Prediction 4: Google gets more cloudy.
This feels like a softball, but I think GCP / BigQuery does not get enough attention. The gap between how Google operates and the rest of adtech keeps widening. Google is currently rolling out AI Max. Soon you will not need keywords, you will not need creatives — you will only need a product, an ad budget, and a CPA goal. AI Max will do the rest.
This is all about customer data and GCP / BigQuery. BigQuery is being positioned as an execution plane for Google Advertising, providing advantages with activation, measurement, and optimisation that they will maintain to keep growing GCP (and Alphabet and YouTube and Waymo and everything else).
This leads to the last prediction.
Prediction 5: Multi-cloud has its moment.
Last year one of Snowflake’s largest customers started using Databricks for certain jobs, and sharing data back and forth via Lakehouse Federation. This is a strong sign that advances architecturally in moving data across clouds is one of the most important things that has been happening under the covers the past couple of years.

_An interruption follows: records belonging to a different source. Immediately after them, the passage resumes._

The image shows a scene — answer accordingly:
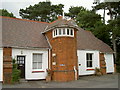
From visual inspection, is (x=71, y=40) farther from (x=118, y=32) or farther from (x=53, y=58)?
(x=118, y=32)

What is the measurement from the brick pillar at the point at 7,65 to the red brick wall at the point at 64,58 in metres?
4.38

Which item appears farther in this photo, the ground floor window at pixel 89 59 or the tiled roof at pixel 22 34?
the ground floor window at pixel 89 59

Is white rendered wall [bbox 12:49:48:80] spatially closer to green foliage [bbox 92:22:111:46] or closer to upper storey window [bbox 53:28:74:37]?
Result: upper storey window [bbox 53:28:74:37]

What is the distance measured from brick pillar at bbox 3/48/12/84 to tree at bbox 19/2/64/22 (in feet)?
102

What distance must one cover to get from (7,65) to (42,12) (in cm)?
3229

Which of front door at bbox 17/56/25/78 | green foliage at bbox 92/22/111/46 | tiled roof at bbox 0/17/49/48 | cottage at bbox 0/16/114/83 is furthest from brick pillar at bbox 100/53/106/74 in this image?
front door at bbox 17/56/25/78

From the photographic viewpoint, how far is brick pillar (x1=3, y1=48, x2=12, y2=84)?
14238 millimetres

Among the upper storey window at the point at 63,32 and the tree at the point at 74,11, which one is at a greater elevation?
the tree at the point at 74,11

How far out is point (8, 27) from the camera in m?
18.1

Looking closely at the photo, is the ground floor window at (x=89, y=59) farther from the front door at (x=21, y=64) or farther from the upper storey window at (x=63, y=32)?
the front door at (x=21, y=64)

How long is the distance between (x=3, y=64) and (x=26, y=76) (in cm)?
267

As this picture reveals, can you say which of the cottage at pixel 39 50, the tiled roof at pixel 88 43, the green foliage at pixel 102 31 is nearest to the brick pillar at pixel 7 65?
the cottage at pixel 39 50

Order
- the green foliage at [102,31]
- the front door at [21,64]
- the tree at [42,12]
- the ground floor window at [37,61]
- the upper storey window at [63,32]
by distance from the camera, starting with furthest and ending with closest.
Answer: the tree at [42,12] < the green foliage at [102,31] < the ground floor window at [37,61] < the upper storey window at [63,32] < the front door at [21,64]

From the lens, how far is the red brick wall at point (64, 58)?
52.7 feet
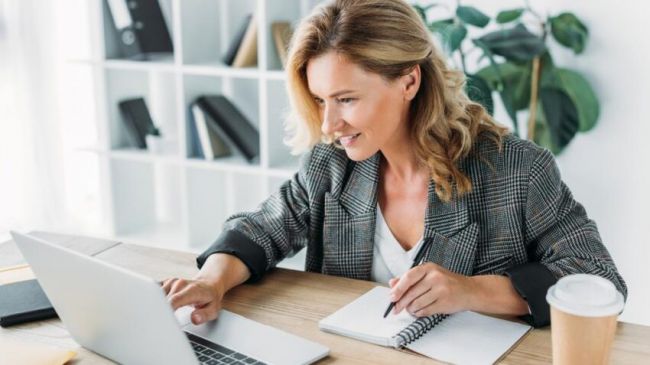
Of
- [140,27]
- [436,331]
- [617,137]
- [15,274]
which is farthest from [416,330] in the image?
[140,27]

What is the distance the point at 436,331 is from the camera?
1306mm

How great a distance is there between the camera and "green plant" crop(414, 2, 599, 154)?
2.59 meters

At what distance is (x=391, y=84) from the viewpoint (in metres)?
1.59

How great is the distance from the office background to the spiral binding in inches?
63.6

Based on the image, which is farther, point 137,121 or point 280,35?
point 137,121

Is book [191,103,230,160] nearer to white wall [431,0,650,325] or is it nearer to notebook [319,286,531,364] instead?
white wall [431,0,650,325]

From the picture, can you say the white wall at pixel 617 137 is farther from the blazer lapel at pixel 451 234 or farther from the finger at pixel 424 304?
the finger at pixel 424 304

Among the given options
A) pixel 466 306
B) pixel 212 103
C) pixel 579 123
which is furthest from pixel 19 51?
pixel 466 306

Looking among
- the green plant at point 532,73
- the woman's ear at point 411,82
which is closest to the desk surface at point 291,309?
the woman's ear at point 411,82

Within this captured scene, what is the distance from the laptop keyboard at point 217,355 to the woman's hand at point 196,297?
0.08 metres

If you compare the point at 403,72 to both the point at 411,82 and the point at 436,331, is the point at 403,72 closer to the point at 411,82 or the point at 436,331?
the point at 411,82

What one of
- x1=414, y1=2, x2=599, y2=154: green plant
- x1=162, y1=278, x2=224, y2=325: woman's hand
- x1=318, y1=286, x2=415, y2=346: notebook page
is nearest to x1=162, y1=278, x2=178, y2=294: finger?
x1=162, y1=278, x2=224, y2=325: woman's hand

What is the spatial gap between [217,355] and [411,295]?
32cm

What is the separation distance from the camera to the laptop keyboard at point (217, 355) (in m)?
1.21
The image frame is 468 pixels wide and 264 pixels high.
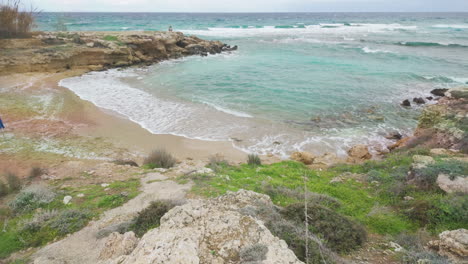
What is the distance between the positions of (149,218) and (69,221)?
2.04 metres

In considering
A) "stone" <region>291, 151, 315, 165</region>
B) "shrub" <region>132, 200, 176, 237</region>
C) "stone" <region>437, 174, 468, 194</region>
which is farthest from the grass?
"shrub" <region>132, 200, 176, 237</region>

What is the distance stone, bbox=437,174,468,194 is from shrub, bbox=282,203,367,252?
310 centimetres

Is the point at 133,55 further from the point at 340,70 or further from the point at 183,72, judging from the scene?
the point at 340,70

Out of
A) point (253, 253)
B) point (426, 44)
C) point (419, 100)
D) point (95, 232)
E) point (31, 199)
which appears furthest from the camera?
point (426, 44)

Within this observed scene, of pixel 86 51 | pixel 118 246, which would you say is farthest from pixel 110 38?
pixel 118 246

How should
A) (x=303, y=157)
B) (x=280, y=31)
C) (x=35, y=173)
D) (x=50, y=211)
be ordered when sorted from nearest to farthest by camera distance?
(x=50, y=211) < (x=35, y=173) < (x=303, y=157) < (x=280, y=31)

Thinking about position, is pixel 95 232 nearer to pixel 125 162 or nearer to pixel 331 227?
pixel 125 162

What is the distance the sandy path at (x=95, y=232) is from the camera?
14.8 feet

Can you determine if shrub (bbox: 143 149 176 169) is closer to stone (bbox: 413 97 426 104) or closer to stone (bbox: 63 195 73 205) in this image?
stone (bbox: 63 195 73 205)

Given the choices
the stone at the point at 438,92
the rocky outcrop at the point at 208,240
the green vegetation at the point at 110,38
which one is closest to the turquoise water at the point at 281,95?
the stone at the point at 438,92

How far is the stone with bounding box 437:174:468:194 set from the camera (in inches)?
239

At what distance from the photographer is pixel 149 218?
518 centimetres

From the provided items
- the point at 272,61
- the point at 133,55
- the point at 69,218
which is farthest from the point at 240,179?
the point at 133,55

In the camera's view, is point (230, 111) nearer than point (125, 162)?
No
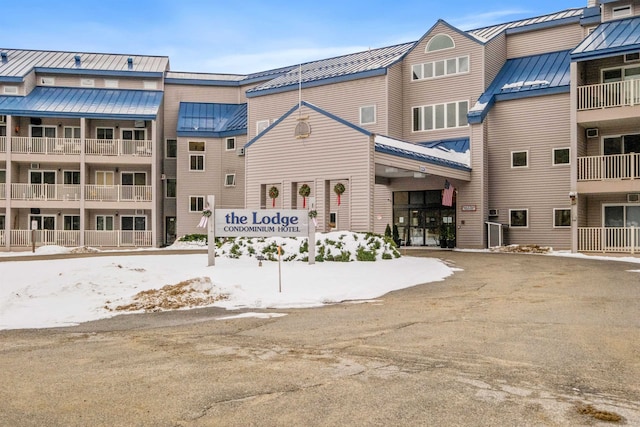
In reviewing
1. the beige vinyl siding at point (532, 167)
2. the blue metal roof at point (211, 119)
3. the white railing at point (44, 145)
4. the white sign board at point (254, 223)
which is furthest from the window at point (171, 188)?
the white sign board at point (254, 223)

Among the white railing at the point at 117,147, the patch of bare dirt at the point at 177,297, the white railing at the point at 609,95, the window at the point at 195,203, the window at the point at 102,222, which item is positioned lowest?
the patch of bare dirt at the point at 177,297

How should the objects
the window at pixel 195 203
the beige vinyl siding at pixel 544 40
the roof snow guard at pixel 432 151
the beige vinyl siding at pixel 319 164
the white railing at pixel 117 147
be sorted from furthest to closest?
1. the window at pixel 195 203
2. the white railing at pixel 117 147
3. the beige vinyl siding at pixel 544 40
4. the roof snow guard at pixel 432 151
5. the beige vinyl siding at pixel 319 164

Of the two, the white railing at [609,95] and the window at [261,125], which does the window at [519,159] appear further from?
the window at [261,125]

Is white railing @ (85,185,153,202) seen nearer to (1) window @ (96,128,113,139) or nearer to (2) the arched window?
(1) window @ (96,128,113,139)

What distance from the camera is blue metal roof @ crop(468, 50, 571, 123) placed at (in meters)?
29.2

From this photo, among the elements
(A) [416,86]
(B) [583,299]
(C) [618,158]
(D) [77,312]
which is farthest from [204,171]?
(B) [583,299]

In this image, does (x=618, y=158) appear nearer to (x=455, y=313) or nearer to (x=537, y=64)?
(x=537, y=64)

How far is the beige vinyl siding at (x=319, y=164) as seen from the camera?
2228cm

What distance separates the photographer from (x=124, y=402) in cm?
543

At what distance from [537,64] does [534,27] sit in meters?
2.21

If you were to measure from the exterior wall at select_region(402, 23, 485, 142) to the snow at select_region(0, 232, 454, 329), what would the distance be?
15.2 meters

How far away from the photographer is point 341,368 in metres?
6.58

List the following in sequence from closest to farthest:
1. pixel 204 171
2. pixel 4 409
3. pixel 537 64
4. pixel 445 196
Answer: pixel 4 409
pixel 445 196
pixel 537 64
pixel 204 171

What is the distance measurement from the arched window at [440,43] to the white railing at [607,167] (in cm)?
1005
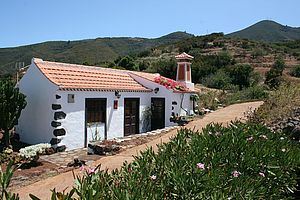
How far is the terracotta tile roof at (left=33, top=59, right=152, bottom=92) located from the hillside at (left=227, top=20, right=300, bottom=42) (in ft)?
199

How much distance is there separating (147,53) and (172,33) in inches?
1172

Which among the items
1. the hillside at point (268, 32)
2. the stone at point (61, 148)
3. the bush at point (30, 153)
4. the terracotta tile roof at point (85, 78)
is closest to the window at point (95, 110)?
the terracotta tile roof at point (85, 78)

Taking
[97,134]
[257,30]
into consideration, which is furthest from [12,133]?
[257,30]

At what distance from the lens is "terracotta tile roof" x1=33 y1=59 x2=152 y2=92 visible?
1088cm

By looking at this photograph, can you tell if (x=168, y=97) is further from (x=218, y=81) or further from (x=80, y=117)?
(x=218, y=81)

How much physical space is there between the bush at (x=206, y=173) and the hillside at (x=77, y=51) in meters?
38.3

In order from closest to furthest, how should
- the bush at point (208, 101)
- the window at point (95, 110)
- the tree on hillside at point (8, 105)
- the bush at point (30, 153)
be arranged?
the bush at point (30, 153) → the tree on hillside at point (8, 105) → the window at point (95, 110) → the bush at point (208, 101)

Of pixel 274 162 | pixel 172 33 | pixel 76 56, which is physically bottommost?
pixel 274 162

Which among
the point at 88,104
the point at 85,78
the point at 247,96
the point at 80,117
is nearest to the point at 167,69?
the point at 247,96

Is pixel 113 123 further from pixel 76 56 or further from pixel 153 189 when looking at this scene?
pixel 76 56

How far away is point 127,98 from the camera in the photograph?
13461 mm

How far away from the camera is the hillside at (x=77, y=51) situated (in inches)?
1841

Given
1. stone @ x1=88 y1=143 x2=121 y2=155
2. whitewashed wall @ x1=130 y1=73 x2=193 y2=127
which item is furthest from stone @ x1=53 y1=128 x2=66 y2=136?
whitewashed wall @ x1=130 y1=73 x2=193 y2=127

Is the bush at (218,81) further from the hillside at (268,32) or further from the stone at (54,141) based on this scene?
the hillside at (268,32)
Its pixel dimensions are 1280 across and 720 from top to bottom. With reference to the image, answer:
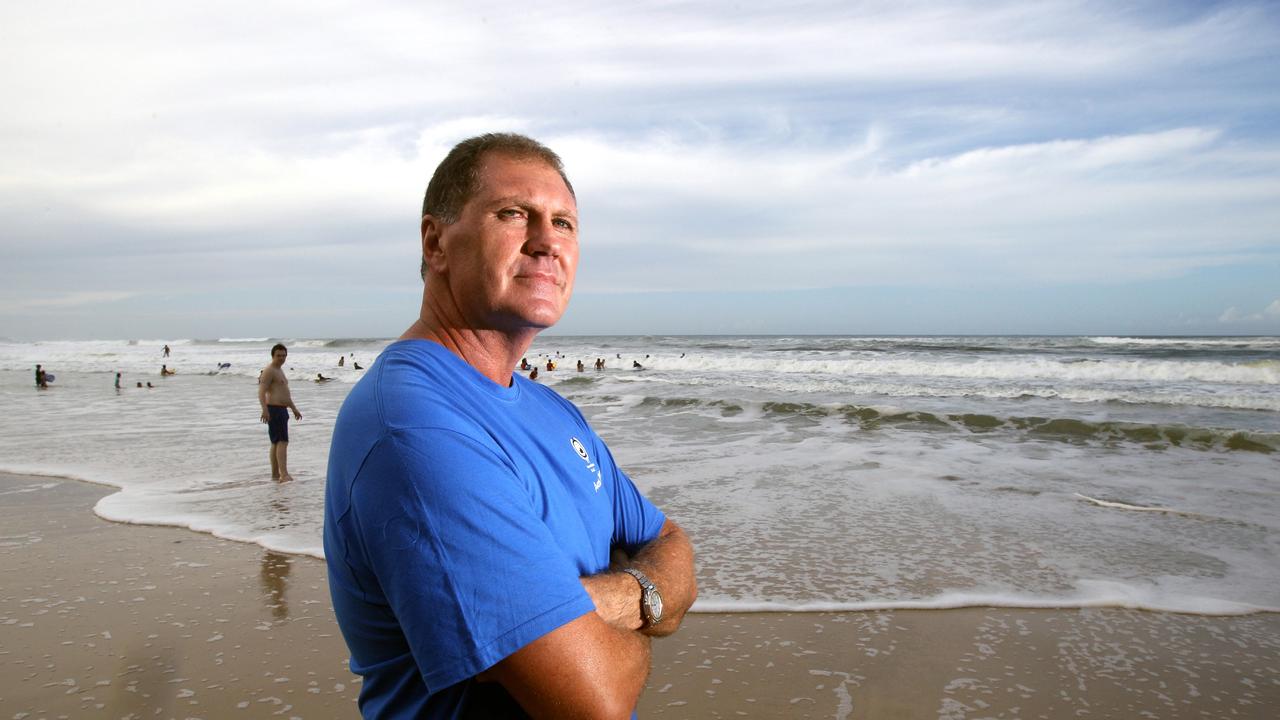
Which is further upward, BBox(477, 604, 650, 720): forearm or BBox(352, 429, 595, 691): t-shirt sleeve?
BBox(352, 429, 595, 691): t-shirt sleeve

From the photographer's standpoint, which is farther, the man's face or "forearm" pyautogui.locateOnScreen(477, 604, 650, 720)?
the man's face

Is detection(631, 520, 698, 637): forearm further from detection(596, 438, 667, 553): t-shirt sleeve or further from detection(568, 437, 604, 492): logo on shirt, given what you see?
detection(568, 437, 604, 492): logo on shirt

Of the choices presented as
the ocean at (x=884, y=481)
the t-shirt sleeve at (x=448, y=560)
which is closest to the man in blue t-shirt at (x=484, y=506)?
the t-shirt sleeve at (x=448, y=560)

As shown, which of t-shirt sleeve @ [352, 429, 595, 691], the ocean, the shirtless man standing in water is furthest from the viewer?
the shirtless man standing in water

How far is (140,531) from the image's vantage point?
23.8ft

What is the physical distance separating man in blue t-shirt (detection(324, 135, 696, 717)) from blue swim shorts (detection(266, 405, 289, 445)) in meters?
9.03

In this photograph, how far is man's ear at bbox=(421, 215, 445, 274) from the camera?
179 cm

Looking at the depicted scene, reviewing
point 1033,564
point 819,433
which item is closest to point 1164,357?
point 819,433

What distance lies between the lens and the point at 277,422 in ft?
32.8

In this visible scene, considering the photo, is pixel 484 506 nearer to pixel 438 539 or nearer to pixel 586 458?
pixel 438 539

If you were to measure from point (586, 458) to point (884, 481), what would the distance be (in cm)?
835

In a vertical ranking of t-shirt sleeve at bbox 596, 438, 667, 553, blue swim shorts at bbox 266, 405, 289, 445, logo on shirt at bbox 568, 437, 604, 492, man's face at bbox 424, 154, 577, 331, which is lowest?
blue swim shorts at bbox 266, 405, 289, 445

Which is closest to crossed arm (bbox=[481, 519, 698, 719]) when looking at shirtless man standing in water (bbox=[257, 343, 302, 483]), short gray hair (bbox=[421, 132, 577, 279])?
short gray hair (bbox=[421, 132, 577, 279])

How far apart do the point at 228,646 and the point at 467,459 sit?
415 centimetres
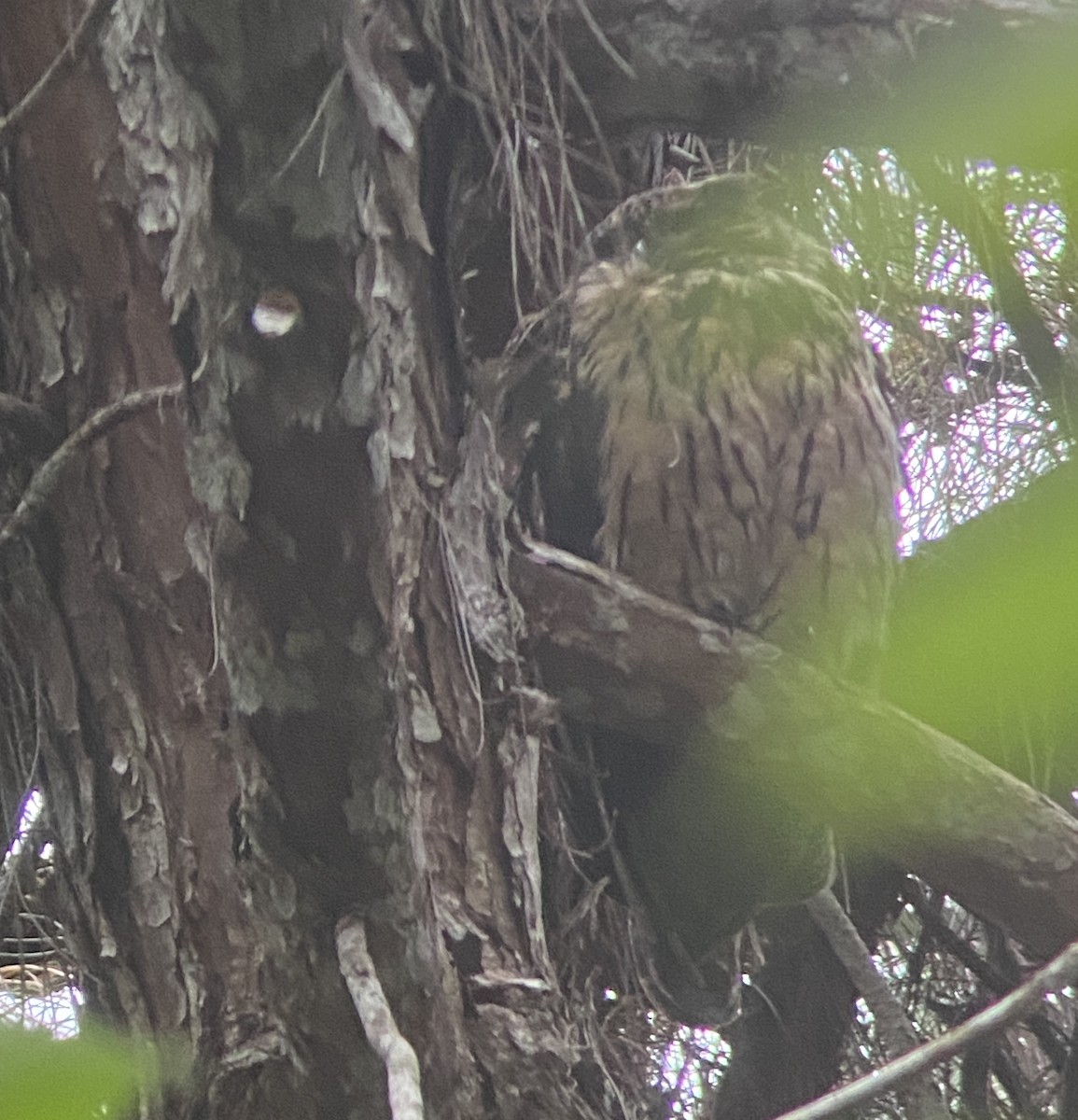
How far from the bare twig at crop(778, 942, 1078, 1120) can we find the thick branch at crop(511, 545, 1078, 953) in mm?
809

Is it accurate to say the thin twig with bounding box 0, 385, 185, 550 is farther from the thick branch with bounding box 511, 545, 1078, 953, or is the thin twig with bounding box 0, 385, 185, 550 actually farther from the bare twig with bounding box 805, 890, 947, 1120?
the bare twig with bounding box 805, 890, 947, 1120

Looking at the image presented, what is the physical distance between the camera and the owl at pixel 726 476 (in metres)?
1.95

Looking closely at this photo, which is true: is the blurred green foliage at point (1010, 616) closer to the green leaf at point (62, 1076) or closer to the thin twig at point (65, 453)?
the green leaf at point (62, 1076)

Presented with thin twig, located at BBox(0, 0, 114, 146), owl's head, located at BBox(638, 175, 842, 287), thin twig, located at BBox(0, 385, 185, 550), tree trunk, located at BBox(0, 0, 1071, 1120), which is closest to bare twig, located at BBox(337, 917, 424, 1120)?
tree trunk, located at BBox(0, 0, 1071, 1120)

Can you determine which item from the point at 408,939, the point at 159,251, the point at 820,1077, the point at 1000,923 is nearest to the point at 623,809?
the point at 1000,923

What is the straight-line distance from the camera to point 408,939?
118cm

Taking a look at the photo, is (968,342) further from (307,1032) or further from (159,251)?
(307,1032)

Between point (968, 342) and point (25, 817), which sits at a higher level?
point (968, 342)

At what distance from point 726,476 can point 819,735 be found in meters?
0.49

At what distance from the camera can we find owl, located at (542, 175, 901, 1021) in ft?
6.39

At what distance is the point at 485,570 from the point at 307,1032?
485mm

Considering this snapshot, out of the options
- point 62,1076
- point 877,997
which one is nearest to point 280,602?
point 62,1076

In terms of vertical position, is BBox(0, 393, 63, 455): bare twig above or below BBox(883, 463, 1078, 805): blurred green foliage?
above

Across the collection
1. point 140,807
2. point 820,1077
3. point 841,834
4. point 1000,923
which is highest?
point 140,807
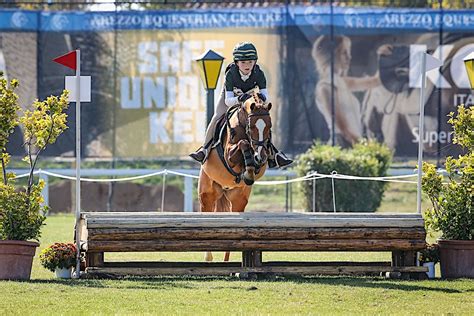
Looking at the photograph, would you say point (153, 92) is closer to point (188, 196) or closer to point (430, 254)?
point (188, 196)

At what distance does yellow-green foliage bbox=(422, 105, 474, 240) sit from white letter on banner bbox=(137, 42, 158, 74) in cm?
1373

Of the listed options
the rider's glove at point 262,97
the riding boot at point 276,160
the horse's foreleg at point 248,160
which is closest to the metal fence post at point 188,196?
the riding boot at point 276,160

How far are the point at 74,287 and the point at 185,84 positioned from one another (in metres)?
14.8

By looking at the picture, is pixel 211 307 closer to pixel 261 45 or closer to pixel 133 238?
pixel 133 238

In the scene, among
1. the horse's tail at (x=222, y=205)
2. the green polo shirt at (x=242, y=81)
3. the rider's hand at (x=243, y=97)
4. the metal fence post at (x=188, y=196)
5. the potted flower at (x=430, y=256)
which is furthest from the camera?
the metal fence post at (x=188, y=196)

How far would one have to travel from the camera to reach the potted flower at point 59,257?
11.4 m

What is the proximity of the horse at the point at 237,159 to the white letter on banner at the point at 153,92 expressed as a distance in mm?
10926

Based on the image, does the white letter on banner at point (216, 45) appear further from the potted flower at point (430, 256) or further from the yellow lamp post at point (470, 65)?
the potted flower at point (430, 256)

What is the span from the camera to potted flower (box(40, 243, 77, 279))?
11352 millimetres

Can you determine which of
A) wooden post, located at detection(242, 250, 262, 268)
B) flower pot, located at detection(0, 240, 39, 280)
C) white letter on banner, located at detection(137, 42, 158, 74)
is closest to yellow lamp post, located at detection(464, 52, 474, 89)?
wooden post, located at detection(242, 250, 262, 268)

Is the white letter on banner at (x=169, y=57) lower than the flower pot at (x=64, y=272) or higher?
higher

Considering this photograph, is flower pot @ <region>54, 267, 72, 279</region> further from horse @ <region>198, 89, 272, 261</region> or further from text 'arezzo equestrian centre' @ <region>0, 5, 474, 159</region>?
text 'arezzo equestrian centre' @ <region>0, 5, 474, 159</region>

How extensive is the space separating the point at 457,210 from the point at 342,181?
1080cm

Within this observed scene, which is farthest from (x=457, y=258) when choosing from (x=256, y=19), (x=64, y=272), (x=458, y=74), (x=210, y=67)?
(x=256, y=19)
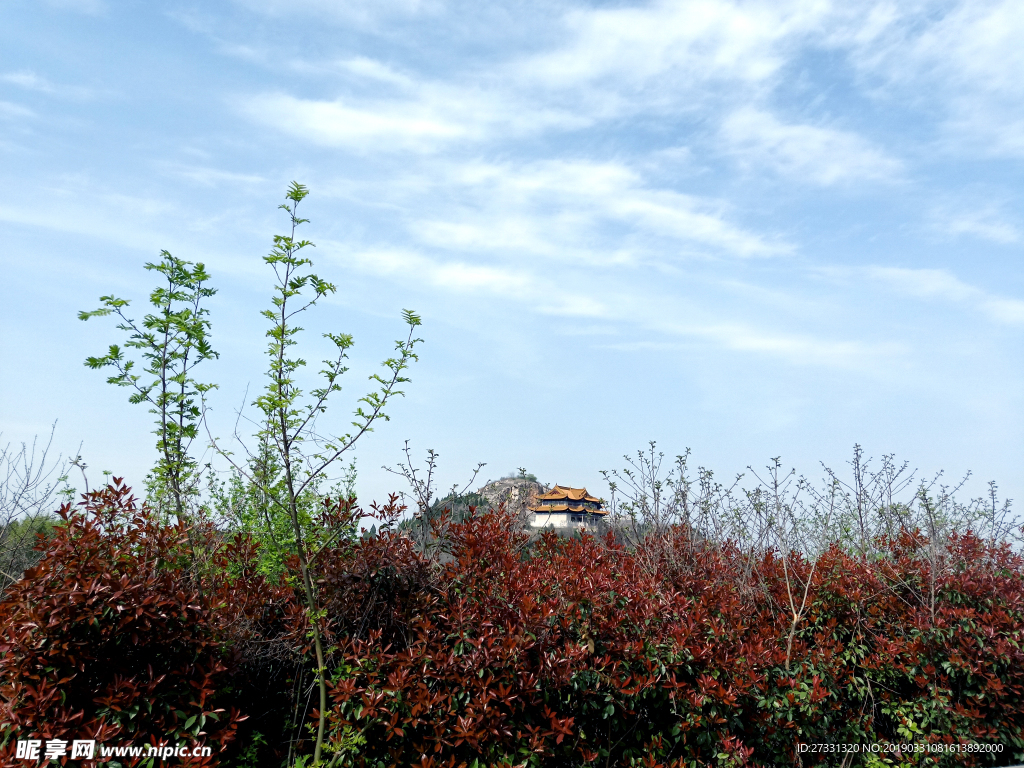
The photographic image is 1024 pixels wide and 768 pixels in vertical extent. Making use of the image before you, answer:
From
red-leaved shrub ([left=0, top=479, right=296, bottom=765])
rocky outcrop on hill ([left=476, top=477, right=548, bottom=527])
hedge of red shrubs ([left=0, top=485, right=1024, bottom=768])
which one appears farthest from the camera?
rocky outcrop on hill ([left=476, top=477, right=548, bottom=527])

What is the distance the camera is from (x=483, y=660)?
13.4 feet

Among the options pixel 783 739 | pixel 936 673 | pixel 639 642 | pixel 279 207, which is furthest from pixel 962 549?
pixel 279 207

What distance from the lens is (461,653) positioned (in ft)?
13.5

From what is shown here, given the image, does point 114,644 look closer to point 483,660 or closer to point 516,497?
point 483,660

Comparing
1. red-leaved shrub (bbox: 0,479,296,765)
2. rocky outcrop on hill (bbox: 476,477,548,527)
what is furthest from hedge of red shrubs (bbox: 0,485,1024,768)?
rocky outcrop on hill (bbox: 476,477,548,527)

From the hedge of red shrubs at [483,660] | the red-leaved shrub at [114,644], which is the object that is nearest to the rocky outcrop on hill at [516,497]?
the hedge of red shrubs at [483,660]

Unlike the walled gardens of customer attention, the tunnels that allow customer data motion are critical components to accruing additional value and revenue for businesses of all sorts (did I hear someone say “clean room”?). Each cloud has certain advantages for certain data formats, workflows, and processes.
What we saw in 2025 is the clouds become less competitors and more partners as they discover that data and compute is not a zero-sum game. For brands there are many advantages to multi-cloud infrastructure. For the clouds, ingress and egress is highly profitable — especially when it compounds with AI.
In 2026 there will be much more playing nice across clouds than the cut-throat competitiveness that defined their rise.
Well, back to work. We’ll check back in a year and see how I did. Hope you make it a great year for customer data.